→ **Инструкции к заданиям**
1. Согласуются ли с отрывком о картине в кабинете Печорина утверждения (а), (б) и (в)? Ответьте на каждое «да» или «нет» и дословно приведите слова отрывка, на которых основан ответ.
(а) Голова на картине была меньше натуральной величины.
(б) Печорин знал, кто служил художнику моделью.
(в) Улыбка на картине была скорее презрительной, чем насмешливой.
2. Перепишите без изменений часть отрывка о картине в кабинете Печорина, начиная со слов «Обратим внимание на» и заканчивая словами «картину портретом Лары.».

Обратим внимание на картину, украшающую печоринский кабинет; она описана в романе довольно подробно. Картина изображает мужскую фигуру: «Голова была больше натуральной величины, волосы гладко упадали по обеим сторонам лба, который кругло и сильно выдавался и, казалось, имел в устройстве своем что-то необыкновенное. Глаза, устремленные вперед, блистали тем страшным блеском, которым иногда блещут живые глаза сквозь прорези черной маски; испытующий и укоризненный луч их, казалось, следовал за вами во все углы комнаты, и улыбка, растягивая узкие и сжатые губы, была более презрительная, чем насмешливая».
Кто послужил неизвестному живописцу моделью, Печорин не знал, однако для себя решил, что будет называть картину портретом Лары.

→ **Материал**

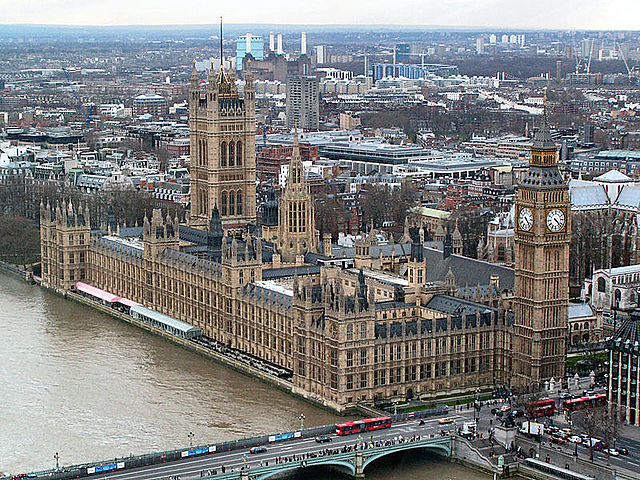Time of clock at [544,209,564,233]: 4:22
...
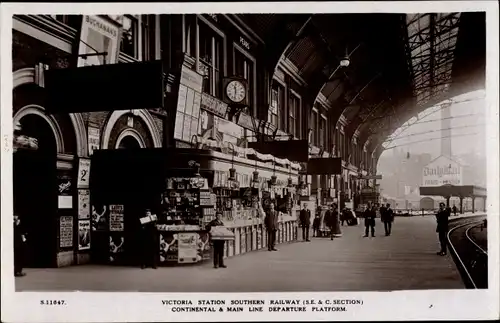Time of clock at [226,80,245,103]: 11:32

→ **Ответы по заданиям**
1.
(а) Нет: «Голова была больше натуральной величины».
(б) Нет: «Кто послужил неизвестному живописцу моделью, Печорин не знал».
(в) Да: «улыбка, растягивая узкие и сжатые губы, была более презрительная, чем насмешливая».

2.
Обратим внимание на картину, украшающую печоринский кабинет; она описана в романе довольно подробно. Картина изображает мужскую фигуру: «Голова была больше натуральной величины, волосы гладко упадали по обеим сторонам лба, который кругло и сильно выдавался и, казалось, имел в устройстве своем что-то необыкновенное. Глаза, устремленные вперед, блистали тем страшным блеском, которым иногда блещут живые глаза сквозь прорези черной маски; испытующий и укоризненный луч их, казалось, следовал за вами во все углы комнаты, и улыбка, растягивая узкие и сжатые губы, была более презрительная, чем насмешливая».
Кто послужил неизвестному живописцу моделью, Печорин не знал, однако для себя решил, что будет называть картину портретом Лары.